Textauszug:
****************

Stadtrat Markus Buschor hat in St. Georgen über Schulfragen informiert. Eine seiner Botschaften: Läuft alles nach Plan, kann das Hebel-Schulhaus Anfang 2017 saniert sein. Zu reden gab auch Tempo 30.
Claudia Schmid
Schulkinder überqueren die St. Georgen-Strasse. (Bild: Michel Canonica)

Schulkinder überqueren die St. Georgen-Strasse. (Bild: Michel Canonica)

Vor eineinhalb Jahren berichtete Markus Buschor an der Hauptversammlung des Quartiervereins St. Georgen über die Schulwegsicherheit und Baupläne für die Schulen «im Dörfli». Ziel der aktuellen Veranstaltung sei es, Informationen über den Stand der Projekte zu erhalten, erklärte Ursula Litscher, Leiterin der Primarschule Hebel-Bach, am Dienstagabend.

Sicherheit bleibt ein Thema

Dieser Aufgabe stellte sich Markus Buschor zusammen mit Andreas Horlacher, der im Schulamt die Abteilung «Allgemeine Dienste» leitet. Sie berichteten, dass der seinerzeit angekündigte Dachausbau im Schulhaus Bach in der Zwischenzeit realisiert ist und die Räume bereits genutzt werden.

Viel Diskussionsstoff lieferte am Infoabend einmal mehr die «Schulwegsicherheit im Quartier». Stadtrat Buschor erinnerte daran, dass auch deswegen auf Teilen der St. Georgen-Strasse versuchsweise Tempo 30 eingeführt werden soll, es jedoch hängige Rekurse dagegen gibt. Ziel aller Massnahmen zur Schulwegsicherheit sei, dass die Kinder sicher und alleine zur Schule gehen könnten.

Mütter und Lehrerinnen äusserten Bedenken. Selbst bei Tempo 30 könnten die jüngsten der schulpflichtigen Kinder nicht alleine auf den Weg in den Kindergarten oder die Schule geschickt werden. Zum einen seien die Vierjährigen ganz einfach noch nicht «verkehrstauglich» genug, zum anderen werde tagtäglich die erlaubte Höchstgeschwindigkeit von Autofahrern – teils massiv – überschritten. Das Überqueren eines Fussgängerstreifens auf der Demutstrasse etwa sei für kleinere Kinder sehr gefährlich, da sie von Autofahrern aufgrund der dortigen Situation leicht übersehen werden könnten, kritisierte eine Mutter.

****************

Zu bearbeiten:
**A)** Gib den Teil des Artikels über die Schulfragen in St. Georgen wortgetreu wieder, der mit den Worten „Dieser Aufgabe stellte“ beginnt und mit „bereits genutzt werden.“ endet.
**B)** Erkläre anhand des Artikels über die Schulfragen in St. Georgen, warum die jüngsten Kinder laut Müttern und Lehrerinnen selbst bei Tempo 30 nicht allein zur Schule geschickt werden können.
**C)** Setze den Artikel über die Schulfragen in St. Georgen nach seinem letzten Satz fort.
Die Liste wird hier nicht gebraucht.

Lernmaterial:
****************

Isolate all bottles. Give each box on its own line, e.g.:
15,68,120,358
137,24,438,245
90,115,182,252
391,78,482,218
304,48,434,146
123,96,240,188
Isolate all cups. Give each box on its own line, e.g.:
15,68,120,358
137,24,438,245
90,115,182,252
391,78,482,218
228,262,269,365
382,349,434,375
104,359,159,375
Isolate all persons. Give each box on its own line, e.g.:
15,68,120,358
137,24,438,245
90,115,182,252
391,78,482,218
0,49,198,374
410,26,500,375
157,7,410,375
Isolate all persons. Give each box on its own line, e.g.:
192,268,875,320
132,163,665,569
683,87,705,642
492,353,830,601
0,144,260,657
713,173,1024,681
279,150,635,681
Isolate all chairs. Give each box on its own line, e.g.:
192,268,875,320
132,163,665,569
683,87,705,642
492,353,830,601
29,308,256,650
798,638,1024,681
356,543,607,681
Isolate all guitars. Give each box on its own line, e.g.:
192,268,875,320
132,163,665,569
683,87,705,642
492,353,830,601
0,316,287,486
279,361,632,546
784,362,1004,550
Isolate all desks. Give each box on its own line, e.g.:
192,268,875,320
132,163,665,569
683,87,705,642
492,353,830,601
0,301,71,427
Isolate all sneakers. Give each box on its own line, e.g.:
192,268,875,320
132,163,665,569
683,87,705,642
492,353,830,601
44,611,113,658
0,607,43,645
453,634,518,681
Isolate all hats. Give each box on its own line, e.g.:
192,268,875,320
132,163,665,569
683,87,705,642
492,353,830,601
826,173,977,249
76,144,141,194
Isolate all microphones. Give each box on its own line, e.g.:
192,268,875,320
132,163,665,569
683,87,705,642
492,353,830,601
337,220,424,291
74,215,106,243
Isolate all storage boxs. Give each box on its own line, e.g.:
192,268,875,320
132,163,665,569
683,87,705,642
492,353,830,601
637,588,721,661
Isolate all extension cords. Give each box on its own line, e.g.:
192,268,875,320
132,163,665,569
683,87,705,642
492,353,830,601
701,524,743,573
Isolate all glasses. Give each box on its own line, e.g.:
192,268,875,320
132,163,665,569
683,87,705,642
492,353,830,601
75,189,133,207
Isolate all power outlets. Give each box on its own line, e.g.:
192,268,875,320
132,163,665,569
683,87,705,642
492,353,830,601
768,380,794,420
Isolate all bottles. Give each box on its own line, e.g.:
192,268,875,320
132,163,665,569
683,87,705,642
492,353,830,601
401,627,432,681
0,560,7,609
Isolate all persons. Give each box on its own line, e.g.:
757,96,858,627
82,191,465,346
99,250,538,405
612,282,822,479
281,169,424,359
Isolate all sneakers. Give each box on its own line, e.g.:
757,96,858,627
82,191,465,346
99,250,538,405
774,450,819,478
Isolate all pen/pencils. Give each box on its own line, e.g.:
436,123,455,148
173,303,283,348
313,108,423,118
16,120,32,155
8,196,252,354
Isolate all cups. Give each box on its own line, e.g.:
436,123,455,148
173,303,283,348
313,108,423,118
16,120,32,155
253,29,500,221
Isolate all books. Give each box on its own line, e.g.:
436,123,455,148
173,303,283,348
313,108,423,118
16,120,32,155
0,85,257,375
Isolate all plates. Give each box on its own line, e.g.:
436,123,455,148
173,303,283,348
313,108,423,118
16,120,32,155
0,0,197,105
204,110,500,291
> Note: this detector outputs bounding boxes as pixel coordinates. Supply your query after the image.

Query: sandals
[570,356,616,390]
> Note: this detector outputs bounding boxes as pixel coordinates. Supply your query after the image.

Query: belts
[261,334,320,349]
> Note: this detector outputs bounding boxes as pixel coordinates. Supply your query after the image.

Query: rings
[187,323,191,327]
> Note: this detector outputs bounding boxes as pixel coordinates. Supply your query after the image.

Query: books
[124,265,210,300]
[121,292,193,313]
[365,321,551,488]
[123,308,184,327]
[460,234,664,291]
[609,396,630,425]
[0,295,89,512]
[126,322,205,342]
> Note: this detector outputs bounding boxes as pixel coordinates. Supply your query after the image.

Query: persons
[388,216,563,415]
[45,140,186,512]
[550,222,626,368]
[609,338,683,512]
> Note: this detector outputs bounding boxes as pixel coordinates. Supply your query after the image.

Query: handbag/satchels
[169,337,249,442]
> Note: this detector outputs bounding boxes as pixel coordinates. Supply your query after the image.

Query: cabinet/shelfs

****************

Lösungen:
**A)**
Dieser Aufgabe stellte sich Markus Buschor zusammen mit Andreas Horlacher, der im Schulamt die Abteilung «Allgemeine Dienste» leitet. Sie berichteten, dass der seinerzeit angekündigte Dachausbau im Schulhaus Bach in der Zwischenzeit realisiert ist und die Räume bereits genutzt werden.

**B)** Die Vierjährigen sind ihrer Ansicht nach noch nicht „verkehrstauglich“ genug. Zudem überschreiten Autofahrer die erlaubte Höchstgeschwindigkeit tagtäglich, teils massiv.

**C)**
Akute Platznot im Schulhaus

Im Schulhaus Hebel besteht aufgrund steigender Schülerzahlen seit geraumer Zeit akute Platznot. Ausserdem sind Teile des ehrwürdigen Gebäudes dringend sanierungsbedürftig. Dem Stadtrat sei bewusst, dass die prekäre Raumsituation baldmöglichst entschärft werden müsse, betonte Markus Buschor am Dienstagabend. In der Zwischenzeit habe der Stadtrat den Projektierungskredit gesprochen. Die weiteren Schritte sehen laut Buschor die Projektierung bis Sommer 2015 vor. Anschliessend muss das Vorhaben dem Stadtparlament unterbreitet werden. Sagt es Ende 2015 Ja dazu, könnten Anfang 2017 der Dachstock ausgebaut und die Sanierungsarbeiten im Gebäudeinnern abgeschlossen sein.

Neubau für Tagesbetreuung

Ein grösseres Projekt steht mit dem geplanten Neubau für die Tagesbetreuung an. Geplant seien eine Machbarkeitsstudie mit Evaluation des Standorts und ein Projektwettbewerb, dessen Resultate bis Ende 2015 vorliegen sollten, erklärte Andreas Horlacher. In St. Georgen gebe es vor allem nachmittags noch freie Plätze bei dem Angebot, fügte Markus Buschor an.

Auch ein Standort für einen fünften Kindergarten ist mit grosser Wahrscheinlichkeit gefunden. Geplant ist, an der St. Georgen-Strasse 215 das ganze Erdgeschoss zu nutzen und einen zweiten Kindergarten einzurichten. Dazu sei die Schaffung von Stockwerkeigentum geplant. Die Zustimmung des Stadtrats zum Beschluss vorausgesetzt, kann der Kindergarten nach baulichen Anpassungen im Sommer 2015 eröffnet werden.